» EXTRAIT
------------

Quant aux diamètres et au nombre des tuyaux, si nous sommes fixés pour l’aqueduc du Gier, nous devons nous borner à des conjectures pour les autres. Rien à dire pour l’aqueduc du Mont-d’Or, puisque rien ne subsiste ni des réservoirs ni des ponts-siphons. Pour le siphon de La Brévenne, à Grange-Blanche, nous avons quelque chose : la largeur du pont, 8m,75, et celle du rampant des Massues, qui est de 6m,30. Ces dimensions rappellent fort celles des ponts et rampants de l’aqueduc du Gier, et laissent très vraisemblablement supposer des conditions analogues aussi pour les tuyaux, comme nombre et comme diamètres.

Les rampants du réservoir de Craponne n’avaient pas plus de 4m,50 de largeur. En donnant aux murs du réservoir une épaisseur minima de 0m,50, celui-ci n’avait donc que 3m,50 de largeur dans œuvre, ce qui indique un nombre de tuyaux moindre qu’aux autres aqueducs, à diamètre égal. De toute façon, le débit était moindre qu’à La Brévenne et au Gier, d’après cette constatation.

------------

» DONNÉES SOURCES
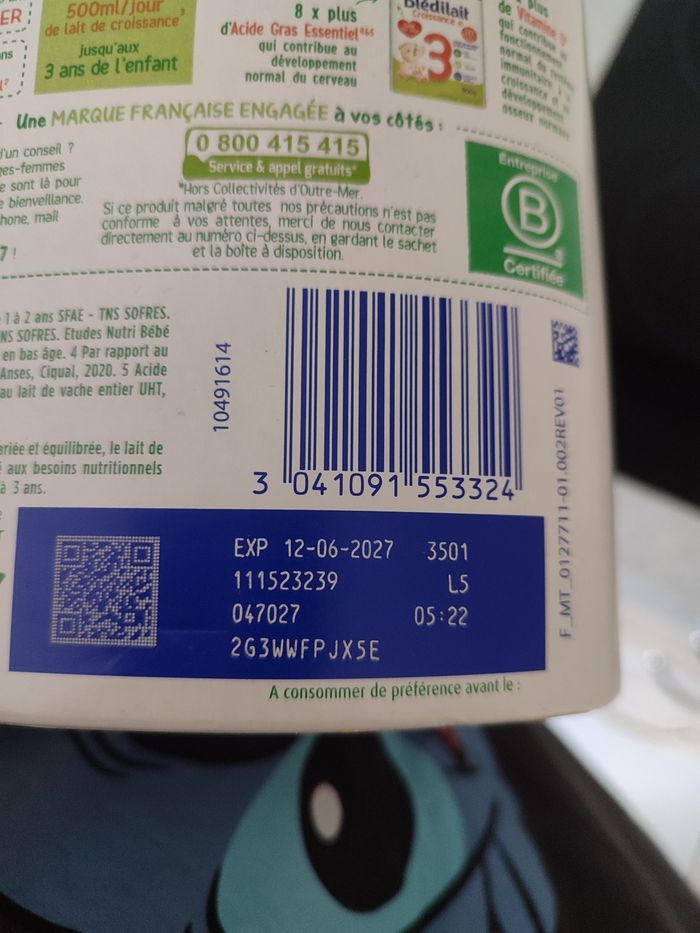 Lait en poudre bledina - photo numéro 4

------------

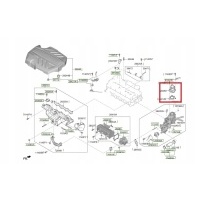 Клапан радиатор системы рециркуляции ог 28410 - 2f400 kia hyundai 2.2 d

------------

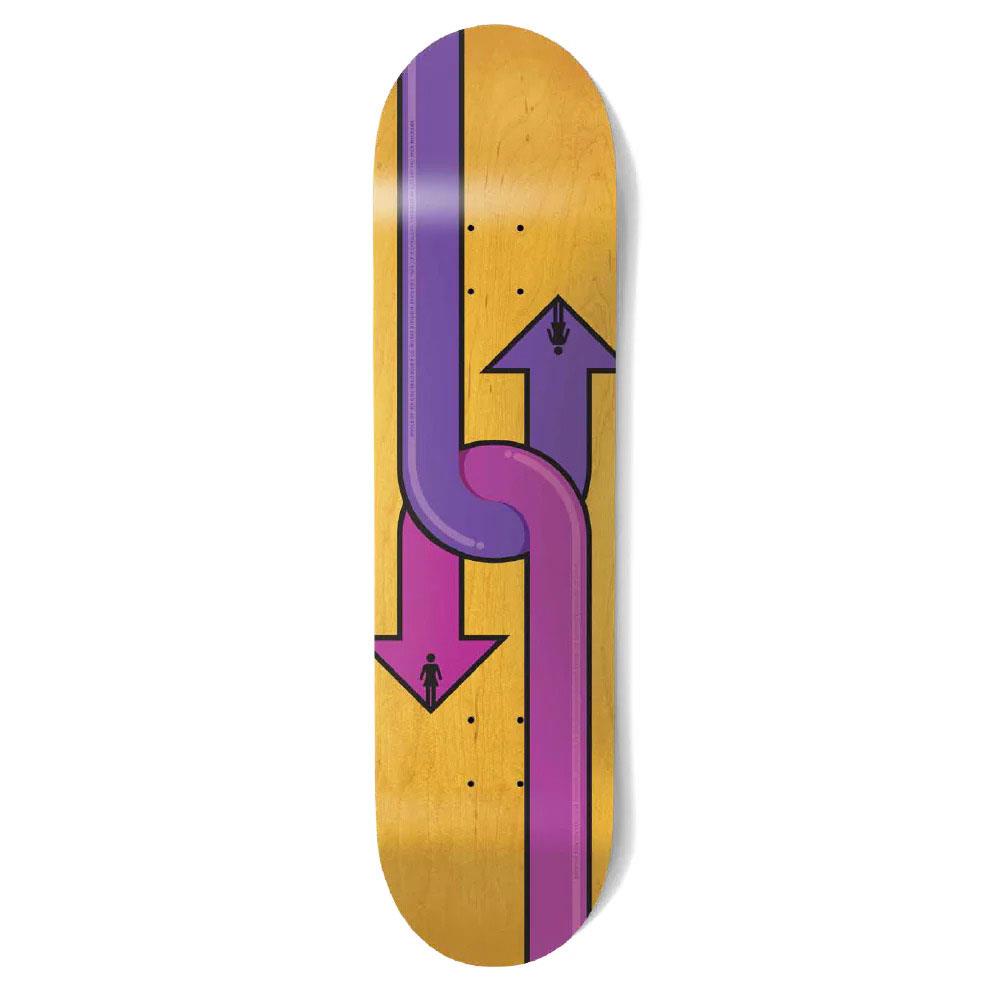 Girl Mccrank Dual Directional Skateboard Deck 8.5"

------------

» ACTION À MENER
Selon l'extrait sur les aqueducs, quelle était, s'il vous plaît, la largeur maximale des rampants du réservoir de Craponne ?

» RÉPONSE CI-DESSOUS
Ils n'avaient pas plus de 4m,50 de largeur.